Of particular interest is the way the bills approach the issue of outworkers and owner-drivers in the transport industry. Australian law recognises two types of outworkers—employee outworkers and outworkers who are independent contractors. Outworkers are considered to be a particularly vulnerable category of worker because of the generally held view that these workers tend to lack bargaining power in relation to their rights and entitlements. According to the Productivity Commission, outworkers are typically women from East Asian background with low English skills and limited formal education. This bill will not override state protections for contract outworkers. When looking at the challenges of this particularly vulnerable sector, the government has sought to protect all workers in this category by extending existing federal provisions which guarantee minimum remuneration for contract outworkers in Victoria to all contracted textile, clothing and footwear outworkers throughout Australia. This provision will be part of the Australian Fair Pay and Conditions Standard and will cover workers who are not already covered by state or territory legislation.

A similar provision has been included for owner-drivers. There are a number of large transport companies in my electorate who use contractors, as well as a number of individual owner-drivers, and this bill offers both protection and opportunity. The bills will not override protections for owner-drivers in New South Wales and Victoria. This approach will ensure that the status quo remains in these states, pending a review of owner-driver arrangements to be undertaken in 2007. The review will examine the existing state regulation of owner-drivers, with a view to rationalising but not replicating the existing state regulatory arrangements.

All these protections would not be as effective if there were not measures at all levels. Stand-alone solutions help, but unless there is a whole-of-business approach the effect will be muted. This is why the government has also looked at the client end of the equation and has established provisions for unfair contracts and penalties for sham arrangements.
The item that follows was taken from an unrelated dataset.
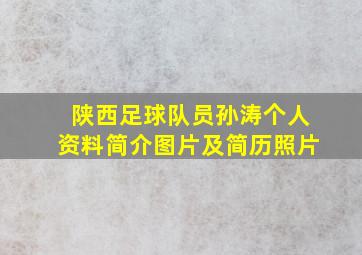 陕西足球队员孙涛个人资料简介图片及简历照片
Currently, unfair contract laws suffer from duplication. There are systems in place in New South Wales and Queensland where these matters are dealt with by industrial commissions and the federal jurisdiction, which resides within the courts. Under the new provision, the government will establish a single, national unfair contracts jurisdiction as far as constitutionally possible. (Quorum formed) Such a provision will give a small family business and eligible, incorporated independent contractors access for the first time to the unfair contracts scheme. This means that there will be less delay and expense in dealing with applications to the national unfair contracts scheme.

Importantly, the bills will allow a financial cap to be imposed on unfair contracts claims by regulation, if there is a demonstrated need. Unfortunately, in the commercial world of supply and demand, some clients do not behave with integrity. The incidence of sham contracts where clients seek to avoid their obligations regarding the entitlements to employees does happen, and we need to discourage that practice. The government has recognised the impact that victims of sham contracts suffer and has moved to include substantial penalties in the bills.
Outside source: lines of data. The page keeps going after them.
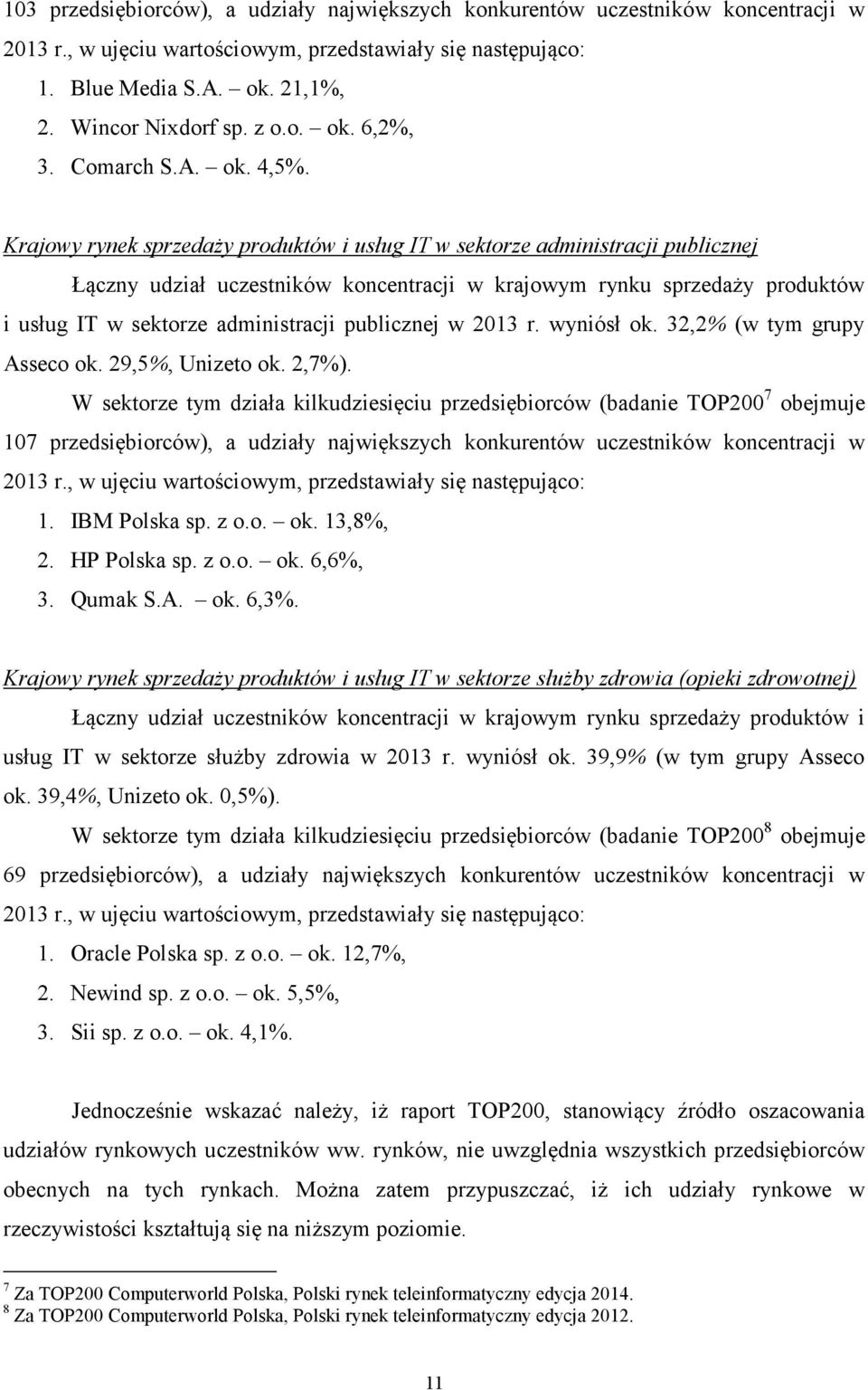 103 przedsiębiorców), a udziały największych konkurentów uczestników koncentracji w 2013 r., w ujęciu wartościowym, przedstawiały się następująco:
1. Blue Media S.A. – ok. 21,1%,
2. Wincor Nixdorf sp. z o.o. – ok. 6,2%,
3. Comarch S.A. – ok. 4,5%.

Krajowy rynek sprzedaży produktów i usług IT w sektorze administracji publicznej

Łączny udział uczestników koncentracji w krajowym rynku sprzedaży produktów i usług IT w sektorze administracji publicznej w 2013 r. wyniósł ok. 32,2% (w tym grupy Asseco ok. 29,5%, Unizeto ok. 2,7%).

W sektorze tym działa kilkudziesięciu przedsiębiorców (badanie TOP200$^7$ obejmuje 107 przedsiębiorców), a udziały największych konkurentów uczestników koncentracji w 2013 r., w ujęciu wartościowym, przedstawiały się następująco:
1. IBM Polska sp. z o.o. – ok. 13,8%,
2. HP Polska sp. z o.o. – ok. 6,6%,
3. Qumak S.A. – ok. 6,3%.

Krajowy rynek sprzedaży produktów i usług IT w sektorze służby zdrowia (opieki zdrowotnej)

Łączny udział uczestników koncentracji w krajowym rynku sprzedaży produktów i usług IT w sektorze służby zdrowia w 2013 r. wyniósł ok. 39,9% (w tym grupy Asseco ok. 39,4%, Unizeto ok. 0,5%).

W sektorze tym działa kilkudziesięciu przedsiębiorców (badanie TOP200$^8$ obejmuje 69 przedsiębiorców), a udziały największych konkurentów uczestników koncentracji w 2013 r., w ujęciu wartościowym, przedstawiały się następująco:
1. Oracle Polska sp. z o.o. – ok. 12,7%,
2. Newind sp. z o.o. – ok. 5,5%,
3. Sii sp. z o.o. – ok. 4,1%.

Jednocześnie wskazać należy, iż raport TOP200, stanowiący źródło oszacowania udziałów rynkowych uczestników ww. rynków, nie uwzględnia wszystkich przedsiębiorców obecnych na tych rynkach. Można zatem przypuszczać, iż ich udziały rynkowe w rzeczywistości kształtują się na niższym poziomie.

$^7$ Za TOP200 Computerworld Polska, Polski rynek teleinformatyczny edycja 2014.
$^8$ Za TOP200 Computerworld Polska, Polski rynek teleinformatyczny edycja 2012.

11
The provisions in the Independent Contractors Bill 2006 set a world standard in legitimising independent contractors in their own right. For the first time the status of this sector of the working community is being recognised, with the force of law to create opportunity for this sector and to protect it against unscrupulous operators.

These bills have bipartisan support as both the government and the unions recognise the reality of a modern economy. There is a place for government to stand up for the small businesses in this sector by removing barriers to business and protecting those who are most vulnerable. There is also a place where vested interests can agree on what is in the best interests of this working nation. I commend the bills to the House.